Bombardier ne pourra vraisemblablement pas compter sur les gouvernements Couillard et Trudeau si l'avionneur québécois est bel et bien à la recherche d'investisseurs pour ses activités aéronautiques.

« Bien franchement, je crois que dans l'industrie aéronautique, le gouvernement du Québec a fait sa part, a affirmé lundi la ministre de l'Économie, Dominique Anglade, en marge d'une annonce économique à Montréal. Nous avons fait notre part. »

Celle-ci réagissait à la publication d'un article par Bloomberg suggérant que Bombardier pourrait aller jusqu'à se délester de ses activités de construction des jets régionaux CRJ - qui sont assemblés à Mirabel - ainsi que des avions à hélices Q400, dont l'assemblage est effectué à Toronto.

Le géant Airbus figurerait parmi les acquéreurs potentiels, selon l'agence américaine, qui cite des sources anonymes.

Après avoir injecté 1 milliard de dollars US dans la C Series, « il n'y a rien sur la table en ce moment » à Québec en ce qui a trait à un possible investissement dans les programmes du CRJ ou du Q400, a affirmé Mme Anglade.

« Si [Bombardier] cherche à établir un partenariat avec d'autres entreprises, ils savent très bien où loge le gouvernement, a-t-elle dit. Pour nous, l'important, c'est de nous assurer du maintien des emplois. »

À ses côtés, le ministre fédéral de l'Innovation, des Sciences et du Développement économique, Navdeep Bains, s'est montré plus prudent, refusant de commenter sur le résultat des scénarios qui seraient analysés par Bombardier.

« De notre point de vue, nous avons toujours dit que tout partenariat [pour une aide financière] visait à augmenter les investissements en recherche et développement », a-t-il indiqué.

Le prêt de 372,5 millions consenti à l'avionneur par Ottawa plus tôt cette concernait principalement la recherche et développement puisqu'il devait aider l'avionneur à poursuivre le développement de la C Series ainsi que de l'avion d'affaires Global 7000.

En ce qui a trait aux avions CRJ, Bombardier envisage un nouvel aménagement de la cabine, tandis que pour les Q400, on propose une configuration élargie à 90 places.

Mur américain

Les options qui auraient été envisagées par Bombardier surviennent à la suite de deux décisions préliminaires récentes du département américain du Commerce qui se traduisent par l'imposition de droits compensatoires d'environ 300 % sur les C Series envoyés aux États-Unis, ce qui accroît la pression sur les liquidités de l'entreprise.

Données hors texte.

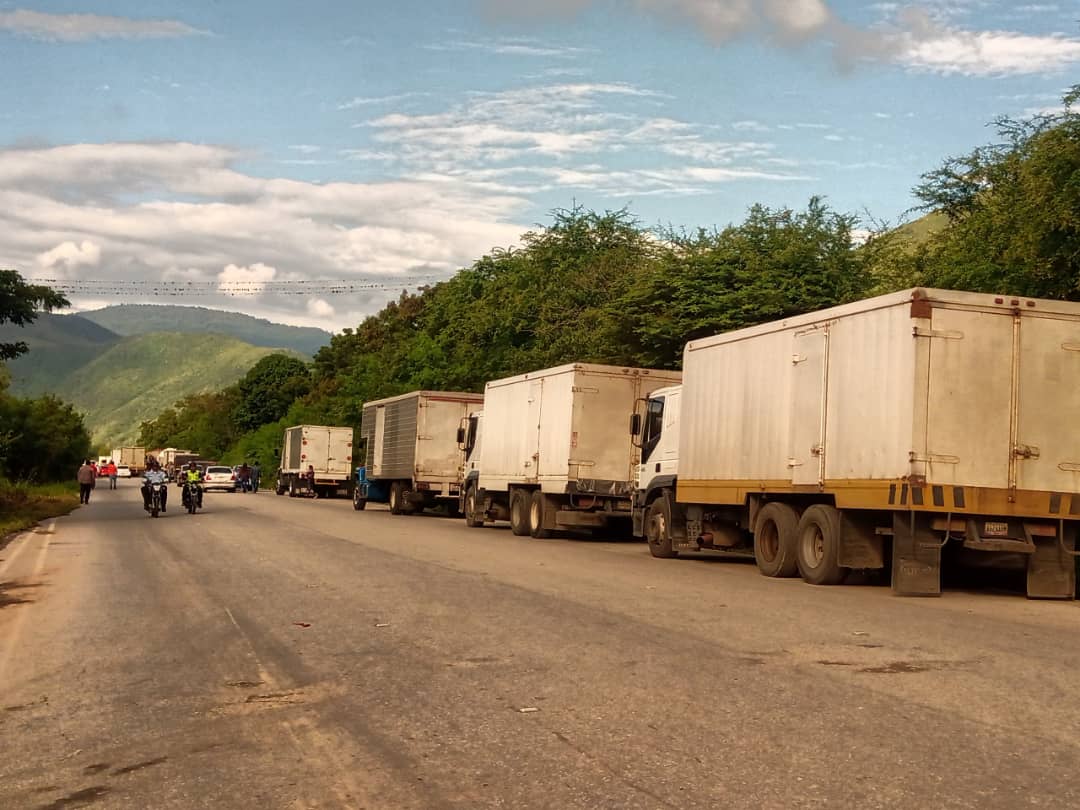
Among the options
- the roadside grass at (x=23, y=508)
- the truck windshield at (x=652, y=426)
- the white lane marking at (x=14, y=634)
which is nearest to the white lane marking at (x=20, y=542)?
the roadside grass at (x=23, y=508)

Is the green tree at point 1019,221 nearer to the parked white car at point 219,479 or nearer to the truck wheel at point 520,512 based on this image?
the truck wheel at point 520,512

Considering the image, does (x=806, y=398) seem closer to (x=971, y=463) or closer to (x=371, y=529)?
(x=971, y=463)

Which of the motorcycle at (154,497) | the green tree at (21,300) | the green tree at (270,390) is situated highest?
the green tree at (270,390)

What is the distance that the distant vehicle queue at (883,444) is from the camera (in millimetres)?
14391

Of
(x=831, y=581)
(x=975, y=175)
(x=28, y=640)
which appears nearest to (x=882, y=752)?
(x=28, y=640)

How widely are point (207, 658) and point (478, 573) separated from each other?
23.7 ft

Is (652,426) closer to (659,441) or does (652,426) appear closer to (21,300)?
(659,441)

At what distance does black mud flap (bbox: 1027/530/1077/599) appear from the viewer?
14930 millimetres

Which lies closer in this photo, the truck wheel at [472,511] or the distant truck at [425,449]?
the truck wheel at [472,511]

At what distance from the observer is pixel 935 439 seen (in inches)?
564

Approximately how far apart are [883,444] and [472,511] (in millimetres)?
18477

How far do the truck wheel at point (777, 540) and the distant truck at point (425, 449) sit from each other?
19.3 metres

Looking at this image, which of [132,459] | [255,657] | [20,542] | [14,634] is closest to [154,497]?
[20,542]

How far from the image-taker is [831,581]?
15.9 meters
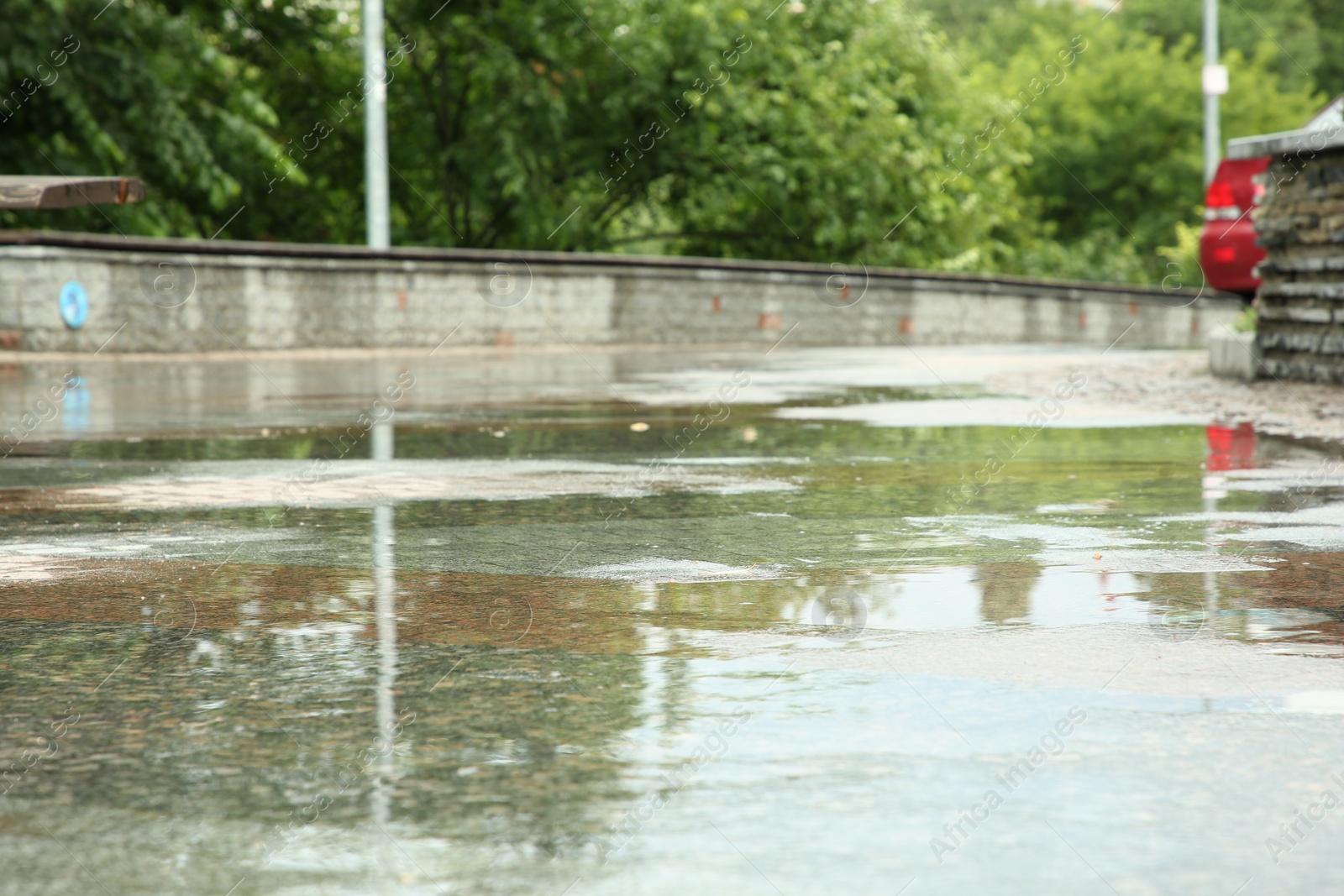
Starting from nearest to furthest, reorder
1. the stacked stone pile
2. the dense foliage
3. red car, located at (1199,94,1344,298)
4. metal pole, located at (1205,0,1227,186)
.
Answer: the stacked stone pile
red car, located at (1199,94,1344,298)
the dense foliage
metal pole, located at (1205,0,1227,186)

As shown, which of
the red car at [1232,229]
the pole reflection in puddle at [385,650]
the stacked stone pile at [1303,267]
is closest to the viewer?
the pole reflection in puddle at [385,650]

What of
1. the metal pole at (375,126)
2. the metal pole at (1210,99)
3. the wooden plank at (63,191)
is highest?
the metal pole at (1210,99)

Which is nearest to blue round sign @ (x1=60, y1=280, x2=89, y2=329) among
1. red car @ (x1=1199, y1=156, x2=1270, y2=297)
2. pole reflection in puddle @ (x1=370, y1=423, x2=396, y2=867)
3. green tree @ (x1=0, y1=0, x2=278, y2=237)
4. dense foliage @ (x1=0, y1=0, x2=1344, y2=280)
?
green tree @ (x1=0, y1=0, x2=278, y2=237)

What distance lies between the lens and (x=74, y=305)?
18984mm

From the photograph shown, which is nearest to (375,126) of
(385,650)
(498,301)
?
(498,301)

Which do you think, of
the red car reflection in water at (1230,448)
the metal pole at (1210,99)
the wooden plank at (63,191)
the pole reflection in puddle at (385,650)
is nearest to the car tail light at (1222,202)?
the red car reflection in water at (1230,448)

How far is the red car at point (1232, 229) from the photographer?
1697 cm

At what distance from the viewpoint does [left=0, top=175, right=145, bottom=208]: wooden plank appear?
12648mm

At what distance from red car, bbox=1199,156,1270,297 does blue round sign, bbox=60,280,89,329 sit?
10.8 metres

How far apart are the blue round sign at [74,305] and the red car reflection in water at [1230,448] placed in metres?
11.5

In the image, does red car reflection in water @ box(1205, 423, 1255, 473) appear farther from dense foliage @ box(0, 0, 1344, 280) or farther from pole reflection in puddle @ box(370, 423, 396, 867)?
dense foliage @ box(0, 0, 1344, 280)

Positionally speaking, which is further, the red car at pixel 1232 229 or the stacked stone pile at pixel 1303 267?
the red car at pixel 1232 229

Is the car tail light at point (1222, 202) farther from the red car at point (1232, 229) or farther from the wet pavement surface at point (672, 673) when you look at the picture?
the wet pavement surface at point (672, 673)

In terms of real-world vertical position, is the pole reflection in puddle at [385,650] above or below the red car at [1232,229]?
below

Néanmoins, des observateurs de l'industrie aéronautique ont exprimé certaines réserves quant à la possibilité que Bombardier puisse décider de se départir de ses jets régionaux ou de ses turbopropulseurs Q400.

« Cela semble assez improbable pour le moment », fait valoir l'analyste Seth Seifman, de la banque américaine J.P. Morgan, dans une note envoyée par courriel.

À son avis, c'est la société d'État chinoise Comac - qui aurait déjà envisagé d'investir dans la C Series dans le passé - qui pourrait être intéressée par certaines parties de la division aéronautique de Bombardier.

M. Seifman écrit que la société chinoise pourrait être tentée d'acquérir des actifs de propriété intellectuelle ainsi que des relations d'affaires établies avec des clients existants.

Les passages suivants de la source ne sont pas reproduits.